One who chose to see Humphrey in noble terms was Theodore H. White, recipient of uncommon access for his best-selling "The Making of the President" books. White conveyed Humphrey's decision in the most positive light, opining that he had acted "morally" and observing, "What could have been made of an open charge that the Nixon leaders were saboteurs of the peace one cannot guess; how quickly it might, if aired, have brought the last 48 hours of the American campaign to squalor is a matter of speculation."
White added: "But the good instinct of the small-town town boy Hubert Humphrey prevailed. ... I know of no more essentially decent story in American politics than Humphrey's refusal to do so."
After the election, Mrs. Chennault met with Nixon campaign manager John Mitchell, and according to her book he told her: "We need to do something about our friends in Saigon," to which she replied: "Do what about our friends in Saigon?" Mitchell: "Well, persuade them to go to Paris." She shot back: "You must be joking. Two weeks ago, Nixon and you were worried that they might succumb to pressure to go to Paris. What makes you change your mind all of a sudden?" The Nixon team, now preparing to assume power, seemed to be getting ready to follow the Johnson lead of seeking peace after all.
Years later, I located Chennault at her small office in Georgetown and pressed her on whether she had acted alone in contacts with Saigon.
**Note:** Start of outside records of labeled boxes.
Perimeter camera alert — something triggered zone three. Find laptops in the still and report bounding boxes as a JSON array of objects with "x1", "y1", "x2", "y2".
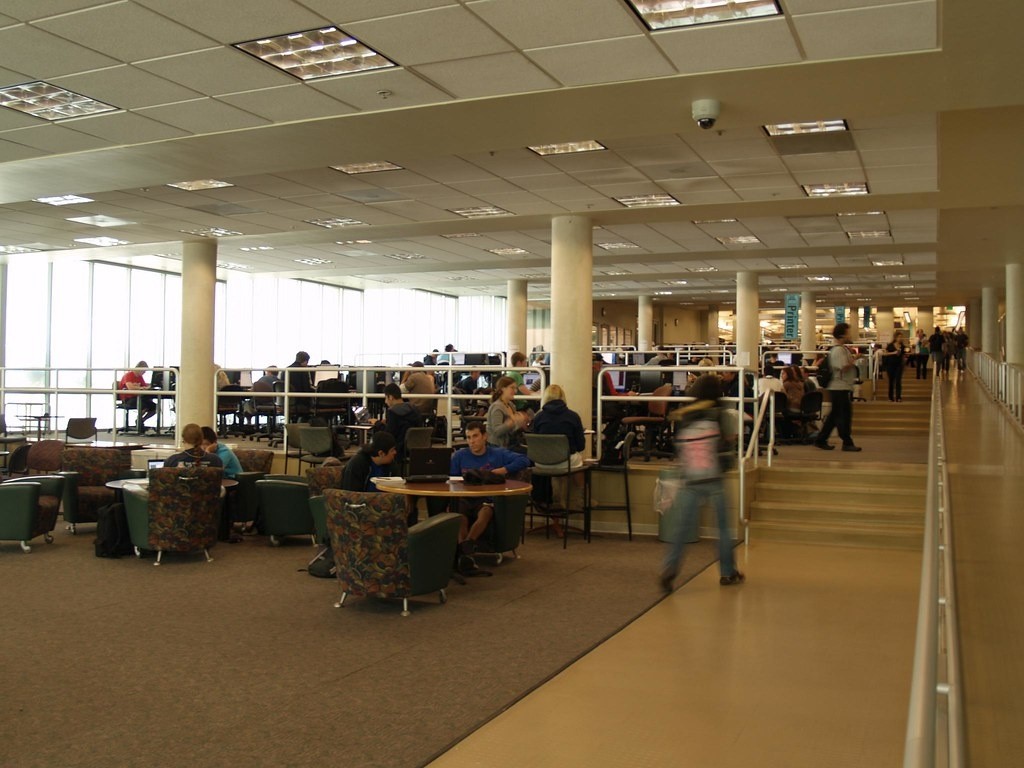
[
  {"x1": 147, "y1": 459, "x2": 166, "y2": 469},
  {"x1": 407, "y1": 448, "x2": 453, "y2": 478},
  {"x1": 352, "y1": 405, "x2": 375, "y2": 425}
]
She told me: "The only people who knew about the whole operation were Nixon, John Mitchell and (U.S. Sen.) John Tower, and they're all dead. But they knew what I was doing. Anyone who knows anything about these things knows that I was getting orders to do these things, I couldn't do anything without instructions." Chennault died last year.
Whatever was in Humphrey's mind at that time, his decision not to "blow the whistle" on Nixon as an 11th hour gamble to win the 1968 election has remained a tantalizing "what if" to that most eventful and tragedy-heavy year that marked the end of the LBJ era and the start of the eventually corrupt Nixon years.